Konjonktürel eğilimlere değinerek şöyle devam etti:
“Sistem içerisinde konjonktürel eğilimler de var. Borçluluk artıyor, zenginliğin vergilendirilmemesi kamu borçlarını artırıyor. Yine çok yakından izlediğimiz, ticaret savaşlarıyla kendisini gösteren eğilimler çok ciddi bir belirsizlik ortamına yol açıyor ve yatırımları etkiliyor. Enflasyonu artırma tehlikesi yaratıyor. Trump’ın gümrük vergilerinden bir beklentisi zenginleri vergilendirmeden gelir sağlamak ikincisi mavi yakanın özlemlerini gidermek, ayrıca Çin’in hegemonyasını zayıflatmak ve diğer ülkelerden ekonomik politik tavizler koparabilmek. Tüm bunlar dünyada stagflasyon ve enflasyon tehlikesini artırıyor. Yapay zekâ henüz üretkenliği artırma yolunda mesafe alamadı. İşsizliği artırma riski bulunuyor.

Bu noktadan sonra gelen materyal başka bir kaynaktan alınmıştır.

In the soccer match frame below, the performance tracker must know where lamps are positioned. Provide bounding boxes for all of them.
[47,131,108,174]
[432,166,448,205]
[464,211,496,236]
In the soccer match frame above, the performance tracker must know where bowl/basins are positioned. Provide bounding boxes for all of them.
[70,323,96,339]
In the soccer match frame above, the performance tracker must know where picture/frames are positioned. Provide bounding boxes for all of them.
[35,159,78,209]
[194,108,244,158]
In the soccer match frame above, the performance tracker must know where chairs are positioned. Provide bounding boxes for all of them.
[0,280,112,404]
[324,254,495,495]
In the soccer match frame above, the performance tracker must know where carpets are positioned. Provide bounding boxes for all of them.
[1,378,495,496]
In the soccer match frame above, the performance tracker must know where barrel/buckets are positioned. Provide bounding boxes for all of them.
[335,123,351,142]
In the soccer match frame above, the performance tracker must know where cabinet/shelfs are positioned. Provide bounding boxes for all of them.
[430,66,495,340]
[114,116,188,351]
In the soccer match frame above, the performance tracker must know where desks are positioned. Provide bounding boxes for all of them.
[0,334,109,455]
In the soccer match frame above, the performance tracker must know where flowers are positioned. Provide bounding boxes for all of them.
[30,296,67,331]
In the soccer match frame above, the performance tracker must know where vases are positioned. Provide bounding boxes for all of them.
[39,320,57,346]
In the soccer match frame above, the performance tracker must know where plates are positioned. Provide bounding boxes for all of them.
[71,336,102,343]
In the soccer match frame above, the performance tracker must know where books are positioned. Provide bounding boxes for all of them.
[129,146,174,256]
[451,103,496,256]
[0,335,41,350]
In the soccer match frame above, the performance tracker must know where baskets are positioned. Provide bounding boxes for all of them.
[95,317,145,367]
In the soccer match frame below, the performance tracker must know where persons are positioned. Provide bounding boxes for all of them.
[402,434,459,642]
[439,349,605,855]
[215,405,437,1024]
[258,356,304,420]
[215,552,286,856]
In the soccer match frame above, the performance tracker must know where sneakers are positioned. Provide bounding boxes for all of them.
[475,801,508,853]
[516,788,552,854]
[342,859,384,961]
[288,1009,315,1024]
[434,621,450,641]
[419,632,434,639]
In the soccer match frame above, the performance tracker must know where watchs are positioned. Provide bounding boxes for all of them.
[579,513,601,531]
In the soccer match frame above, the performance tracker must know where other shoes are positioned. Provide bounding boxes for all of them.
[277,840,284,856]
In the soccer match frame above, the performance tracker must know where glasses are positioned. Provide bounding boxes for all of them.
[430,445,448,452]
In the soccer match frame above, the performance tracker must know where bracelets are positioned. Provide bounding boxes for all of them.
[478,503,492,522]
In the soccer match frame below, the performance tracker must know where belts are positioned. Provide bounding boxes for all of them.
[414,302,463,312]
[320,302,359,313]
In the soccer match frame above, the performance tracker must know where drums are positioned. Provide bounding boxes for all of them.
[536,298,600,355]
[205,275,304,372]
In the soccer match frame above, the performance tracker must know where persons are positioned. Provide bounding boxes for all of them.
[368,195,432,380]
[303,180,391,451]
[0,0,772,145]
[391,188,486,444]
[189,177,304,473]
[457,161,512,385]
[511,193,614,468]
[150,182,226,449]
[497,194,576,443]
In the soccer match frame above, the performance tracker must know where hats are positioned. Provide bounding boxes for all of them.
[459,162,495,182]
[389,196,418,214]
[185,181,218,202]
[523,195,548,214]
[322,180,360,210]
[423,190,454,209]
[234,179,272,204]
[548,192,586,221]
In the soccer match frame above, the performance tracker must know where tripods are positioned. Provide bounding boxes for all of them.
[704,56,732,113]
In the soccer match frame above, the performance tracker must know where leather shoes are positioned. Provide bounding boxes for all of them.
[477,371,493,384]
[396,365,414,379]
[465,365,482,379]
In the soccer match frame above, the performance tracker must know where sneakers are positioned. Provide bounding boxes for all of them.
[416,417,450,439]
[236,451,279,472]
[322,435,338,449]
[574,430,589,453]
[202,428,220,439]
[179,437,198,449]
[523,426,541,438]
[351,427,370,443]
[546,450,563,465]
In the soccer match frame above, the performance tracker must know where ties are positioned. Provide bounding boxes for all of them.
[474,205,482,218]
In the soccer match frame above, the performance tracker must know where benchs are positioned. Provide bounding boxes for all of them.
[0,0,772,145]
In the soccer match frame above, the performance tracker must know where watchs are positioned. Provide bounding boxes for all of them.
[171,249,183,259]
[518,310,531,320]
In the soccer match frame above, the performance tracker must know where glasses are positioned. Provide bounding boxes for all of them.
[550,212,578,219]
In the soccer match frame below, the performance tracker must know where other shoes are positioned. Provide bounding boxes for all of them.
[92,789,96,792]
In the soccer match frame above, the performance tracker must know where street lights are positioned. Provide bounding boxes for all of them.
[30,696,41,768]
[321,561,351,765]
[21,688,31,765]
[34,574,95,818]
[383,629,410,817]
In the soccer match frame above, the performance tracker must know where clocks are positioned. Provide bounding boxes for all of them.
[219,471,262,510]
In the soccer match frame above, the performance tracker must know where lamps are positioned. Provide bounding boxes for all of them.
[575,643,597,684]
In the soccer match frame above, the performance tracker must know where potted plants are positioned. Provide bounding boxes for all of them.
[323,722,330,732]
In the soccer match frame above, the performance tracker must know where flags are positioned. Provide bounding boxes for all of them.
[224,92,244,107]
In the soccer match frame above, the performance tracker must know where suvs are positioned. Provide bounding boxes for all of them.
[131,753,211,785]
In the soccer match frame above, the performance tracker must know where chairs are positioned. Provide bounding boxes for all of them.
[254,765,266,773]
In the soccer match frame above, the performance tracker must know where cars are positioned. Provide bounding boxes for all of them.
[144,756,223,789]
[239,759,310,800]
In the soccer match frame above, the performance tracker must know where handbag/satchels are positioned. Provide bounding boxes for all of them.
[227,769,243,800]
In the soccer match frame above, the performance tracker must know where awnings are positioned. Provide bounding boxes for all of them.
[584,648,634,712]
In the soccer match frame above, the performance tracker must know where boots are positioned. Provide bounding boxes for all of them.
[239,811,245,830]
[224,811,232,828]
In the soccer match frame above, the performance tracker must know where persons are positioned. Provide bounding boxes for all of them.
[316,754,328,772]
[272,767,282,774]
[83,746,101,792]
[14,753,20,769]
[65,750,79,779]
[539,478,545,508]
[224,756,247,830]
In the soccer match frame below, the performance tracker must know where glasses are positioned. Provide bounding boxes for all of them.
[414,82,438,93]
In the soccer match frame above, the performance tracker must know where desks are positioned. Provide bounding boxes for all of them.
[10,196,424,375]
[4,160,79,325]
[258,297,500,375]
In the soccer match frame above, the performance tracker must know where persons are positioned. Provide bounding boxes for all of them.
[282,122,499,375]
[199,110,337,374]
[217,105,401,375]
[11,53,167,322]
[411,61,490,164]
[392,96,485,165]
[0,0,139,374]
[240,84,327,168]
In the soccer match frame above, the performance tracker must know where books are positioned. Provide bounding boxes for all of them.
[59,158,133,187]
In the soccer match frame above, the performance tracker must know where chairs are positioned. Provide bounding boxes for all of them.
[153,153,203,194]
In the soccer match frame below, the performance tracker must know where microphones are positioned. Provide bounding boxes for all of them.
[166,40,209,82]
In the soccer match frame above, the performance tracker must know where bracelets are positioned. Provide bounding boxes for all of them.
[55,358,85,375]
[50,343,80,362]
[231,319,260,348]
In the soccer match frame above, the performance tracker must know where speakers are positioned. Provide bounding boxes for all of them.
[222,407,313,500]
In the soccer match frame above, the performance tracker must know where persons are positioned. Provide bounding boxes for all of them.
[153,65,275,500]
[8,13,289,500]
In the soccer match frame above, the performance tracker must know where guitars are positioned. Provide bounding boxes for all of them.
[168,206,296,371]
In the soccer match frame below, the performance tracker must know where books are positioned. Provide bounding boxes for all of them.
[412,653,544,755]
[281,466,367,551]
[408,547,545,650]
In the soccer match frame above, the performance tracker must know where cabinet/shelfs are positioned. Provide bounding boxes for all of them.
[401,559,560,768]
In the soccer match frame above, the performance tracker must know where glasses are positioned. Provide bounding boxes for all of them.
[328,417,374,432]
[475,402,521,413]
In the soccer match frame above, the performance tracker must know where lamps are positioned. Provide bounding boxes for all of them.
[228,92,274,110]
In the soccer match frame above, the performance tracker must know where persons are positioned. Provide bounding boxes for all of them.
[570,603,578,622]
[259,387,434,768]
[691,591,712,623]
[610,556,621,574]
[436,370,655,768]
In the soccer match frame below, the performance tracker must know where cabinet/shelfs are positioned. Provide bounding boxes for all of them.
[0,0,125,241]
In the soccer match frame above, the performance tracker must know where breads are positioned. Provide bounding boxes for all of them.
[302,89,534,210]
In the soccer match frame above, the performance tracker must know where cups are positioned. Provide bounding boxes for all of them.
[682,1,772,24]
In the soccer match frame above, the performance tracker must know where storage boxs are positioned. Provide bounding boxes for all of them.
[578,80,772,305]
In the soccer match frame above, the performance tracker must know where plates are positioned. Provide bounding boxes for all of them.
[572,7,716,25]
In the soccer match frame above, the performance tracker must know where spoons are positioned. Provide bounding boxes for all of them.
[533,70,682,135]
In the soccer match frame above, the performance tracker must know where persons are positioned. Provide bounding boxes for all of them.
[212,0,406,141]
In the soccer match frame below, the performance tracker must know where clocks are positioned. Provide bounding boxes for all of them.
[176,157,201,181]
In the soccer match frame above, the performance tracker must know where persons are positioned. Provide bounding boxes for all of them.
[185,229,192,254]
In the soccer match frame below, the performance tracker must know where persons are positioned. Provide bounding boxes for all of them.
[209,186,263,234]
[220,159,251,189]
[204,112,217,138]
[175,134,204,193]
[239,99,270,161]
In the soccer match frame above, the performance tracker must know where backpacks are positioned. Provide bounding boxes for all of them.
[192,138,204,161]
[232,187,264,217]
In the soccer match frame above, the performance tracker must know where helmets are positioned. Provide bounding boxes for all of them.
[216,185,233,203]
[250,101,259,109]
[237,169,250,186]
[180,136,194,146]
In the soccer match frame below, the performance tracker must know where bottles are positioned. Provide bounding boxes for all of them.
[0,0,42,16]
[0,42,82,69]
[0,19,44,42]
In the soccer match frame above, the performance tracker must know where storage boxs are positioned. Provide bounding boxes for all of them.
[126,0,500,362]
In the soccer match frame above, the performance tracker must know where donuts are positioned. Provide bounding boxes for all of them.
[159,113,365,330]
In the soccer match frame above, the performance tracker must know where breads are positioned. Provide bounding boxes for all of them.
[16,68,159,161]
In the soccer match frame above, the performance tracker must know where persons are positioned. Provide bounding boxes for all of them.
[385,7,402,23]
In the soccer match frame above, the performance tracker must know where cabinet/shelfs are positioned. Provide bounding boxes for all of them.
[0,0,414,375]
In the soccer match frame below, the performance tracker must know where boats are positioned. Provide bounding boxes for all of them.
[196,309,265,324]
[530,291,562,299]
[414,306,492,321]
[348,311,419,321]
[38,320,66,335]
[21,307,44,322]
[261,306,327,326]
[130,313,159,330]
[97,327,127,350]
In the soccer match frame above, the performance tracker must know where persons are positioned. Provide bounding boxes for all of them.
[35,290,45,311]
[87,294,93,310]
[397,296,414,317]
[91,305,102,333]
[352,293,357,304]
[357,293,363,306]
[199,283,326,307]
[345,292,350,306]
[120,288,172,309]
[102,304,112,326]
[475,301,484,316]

Keza çok ciddi enerji kullanıyor, fosil yakıt kullanımına devam edilmesini teşvik etme ihtimali var. Emtia fiyatlarında çok ciddi bir oynaklık yaratıyor savaşlar. 2007 krizini emlak piyasasındaki çalkantı derinden etkilemişti. Kriz potansiyeli sürüyor, emlak fiyatlarının düşüşü ihtimali fakirleşme duygusunu artırabilir. Küresel iklim krizinin yıkıcı etkisini giderek daha fazla hissediyoruz, tarımı çok etkiliyor.”
Kozanoğlu, son olarak neoliberal paradigmanın çözülüşüne işaret ederek konuşmasını şu sözlerle tamamladı:
“Ekonominin diğer sosyal bilimler ve karar mekanizmaları üzerindeki egemenliğinin gerilemesi. Ekonominin diğer alanları kolonileştirilmesi, tartışılmayan özel bir alan olması anlayışı giderek erozyona uğruyor, Trump politikalarında görüldüğü gibi, sistem içinde de enflasyon tüm dünyada tartışılırken sermayenin bunu çıkarına kullanabildiği anlayışına yönelik araştırmaların artışı gibi. Neoliberal ekonominin sorgulatmayan paradigmasında bir dağılma söz konusu bu da daha radikal ve emekten yana mülkiyet ilişkilerini savunan tartışmalar artıyor.”